[原文]
MapReduce實驗-數據清洗-階段一

本文轉載自查看原文 2019-11-13 23:46 724

Result文件數據說明：

Ip：106.39.41.166,（城市）

Date：10/Nov/2016:00:01:02 +0800,（日期）

Day：10,（天數）

Traffic: 54 ,（流量）

Type: video,（類型：視頻video或文章article）

Id: 8701（視頻或者文章的id）

測試要求：

1、 數據清洗：按照進行數據清洗，並將清洗后的數據導入hive數據庫中。

兩階段數據清洗：

（1）第一階段：把需要的信息從原始日志中提取出來

ip: 199.30.25.88

time: 10/Nov/2016:00:01:03 +0800

traffic: 62

文章： article/11325

視頻： video/3235

（2）第二階段：根據提取出來的信息做精細化操作

ip--->城市 city（IP）

date--> time:2016-11-10 00:01:03

day: 10

traffic:62

type:article/video

id:11325

（3）hive數據庫表結構:

create table data( ip string, time string , day string, traffic bigint,

type string, id string )

2、數據處理：

·統計最受歡迎的視頻/文章的Top10訪問次數（video/article）

·按照地市統計最受歡迎的Top10課程（ip）

·按照流量統計最受歡迎的Top10課程（traffic）

3、數據可視化：將統計結果倒入MySql數據庫中，通過圖形化展示的方式展現出來。

階段一：

/**
 * MapReduce實驗-數據清洗-階段一
 * 高澤偉19.11.20
 * 
 */
package classtest3;

import java.io.IOException;
import java.text.SimpleDateFormat;
import java.util.Date;
import java.util.Iterator;
import java.util.Locale;
import java.util.StringTokenizer;
import org.apache.hadoop.conf.Configuration;
import org.apache.hadoop.fs.Path;
import org.apache.hadoop.io.IntWritable;
import org.apache.hadoop.io.LongWritable;
import org.apache.hadoop.io.NullWritable;
import org.apache.hadoop.io.Text;
import org.apache.hadoop.mapreduce.Job;
import org.apache.hadoop.mapreduce.Mapper;
import org.apache.hadoop.mapreduce.Reducer;
import org.apache.hadoop.mapreduce.lib.input.FileInputFormat;
import org.apache.hadoop.mapreduce.lib.input.TextInputFormat;
import org.apache.hadoop.mapreduce.lib.output.FileOutputFormat;
import org.apache.hadoop.mapreduce.lib.output.TextOutputFormat;

public class DataClean {
    
    static String INPUT_PATH="hdfs://192.168.57.128:9000/testhdfs1026/run/input/DataClean.txt";
    static String OUTPUT_PATH="hdfs://192.168.57.128:9000/testhdfs1026/run/output/DataClean";
    
    
    /*                
     * 數據格式：
     *                 Ip                    Date        Day|Traffic|Type|Id
     *             106.39.41.166,10/Nov/2016:00:01:02 +0800,10,54,video,8701
     */
    
    public static final SimpleDateFormat FORMAT = new SimpleDateFormat("d/MMM/yyyy:HH:mm:ss", Locale.ENGLISH); //原時間格式
    public static final SimpleDateFormat dateformat1 = new SimpleDateFormat("yyyy-MM-dd HH:mm:ss");//現時間格式
    
    //提取數據的函數  #########################################################################################
    //將一行數據清洗整合到一個字符串數組里 parse：解析
    //String line --> String[]
    public static String[] parse(String line){

        String ip = parseIP(line);
        String date = parseTime(line);
        String day = parseDay(line);
        String traffic = parseTraffic(line);
        String type = parseType(line);
        String id = parseId(line);
        return new String[]{ip,date,day,traffic,type,id};
    }
    
    //Ip
    private static String parseIP(String line) {     
        String ip =line.split(",")[0].trim();
        return ip;
    }
    
    //Date
    private static String parseTime(String line) {
        //time=日期String
        String time =line.split(",")[1].trim();
        //截取最后的" +0800"
[/原文]
[資料清單]
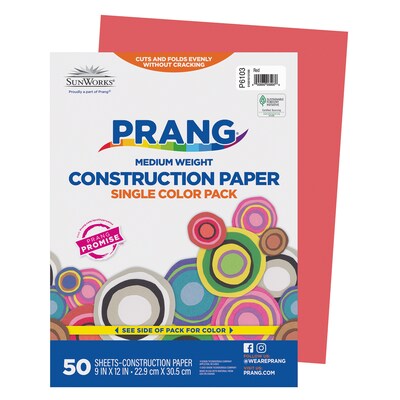 Prang 9 x 12 Construction Paper, Red, 50 Sheets/Pack, 10 Packs/Bundle (PAC6103-10)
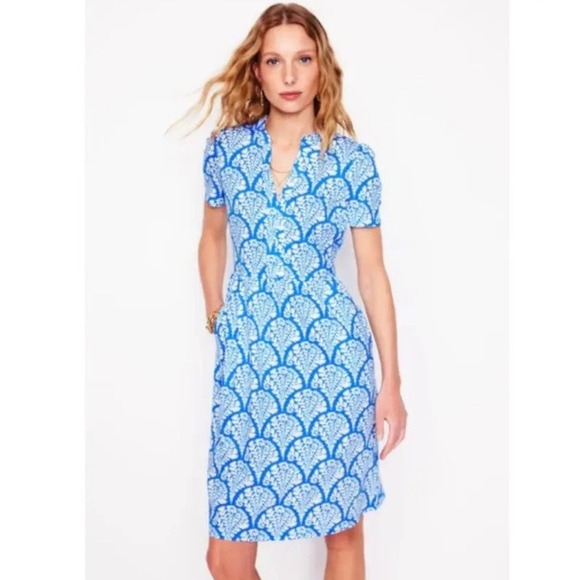 Boden Dresses & Skirts - Boden Naomi Short Jersey Dress 10R Blue Botanical Flourish Mono Print Pockets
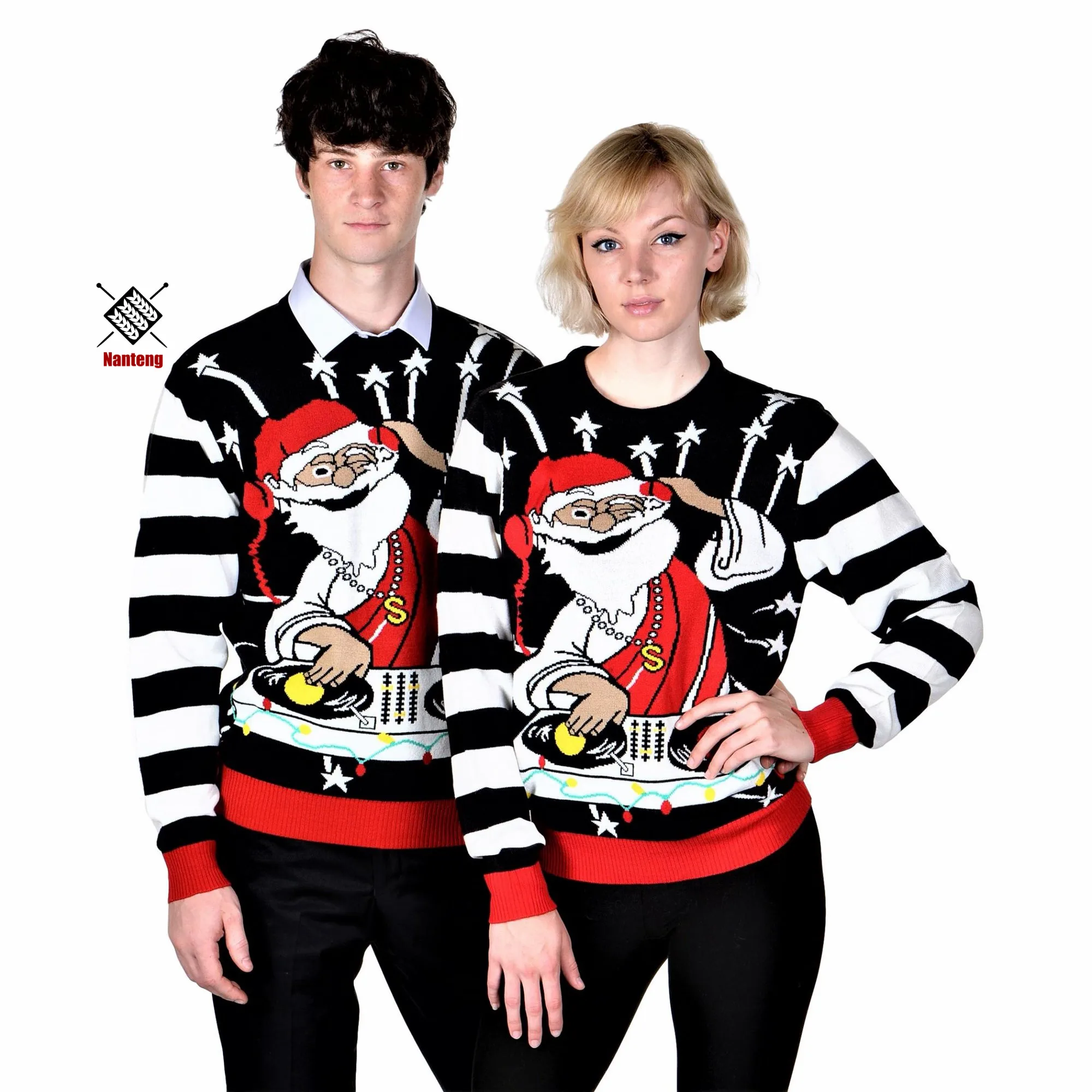 
Crewneck High Quality Jacquard Knitwear Pullover Xmas Custom Family Christmas Jumpers 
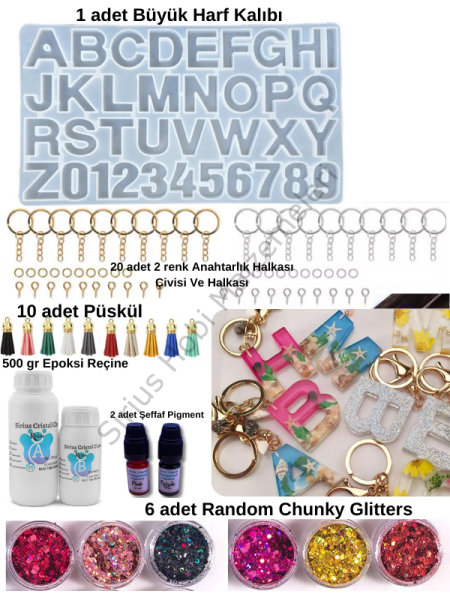 Epoksi Anahtarlık Harf Kalıbı Başlangıc Seti Düz Harf Kalıbı 500 gr epoksi ile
[/資料清單]
練習 —
寫出MapReduce數據清洗原文接下來的內容。 上方清單取自另一來源。

參考答案 —
        final int f = time.indexOf(" ");
        String time1 = time.substring(0, f);
        Date date = parseDateFormat(time1);
        return dateformat1.format(date);
    }
    //把String類型轉換成Date類型
    private static Date parseDateFormat(String string){
        Date parse = null;
        try{
                parse = FORMAT.parse(string);//parse()方法，把String型的字符串轉換成特定格式的date類型
        }catch (Exception e){
            e.printStackTrace();
        }
     return parse;
    }
    
    //Day
    private static String parseDay(String line) {     
        String day =line.split(",")[2].trim();
        return day;
    }
    
    //Traffic
    private static String parseTraffic(String line) {     
        String traffic = line.split(",")[3].trim();
        return traffic;
    }
    
    //Type
    private static String parseType(String line) {     
        String type = line.split(",")[4].trim();
        return type;
    }
    
    //Id
    private static String parseId(String line) {     
        String id =line.split(",")[5].trim();
        return id;
    }

    /*
     * Mapper 
     * 把需要的信息從原始日志中提取出來，根據提取出來的信息做精細化操作
     */
    public static class Map extends
            Mapper<LongWritable,Text,Text,NullWritable>{
        
        public static Text word = new Text();
        public void map(LongWritable key,Text value,Context context)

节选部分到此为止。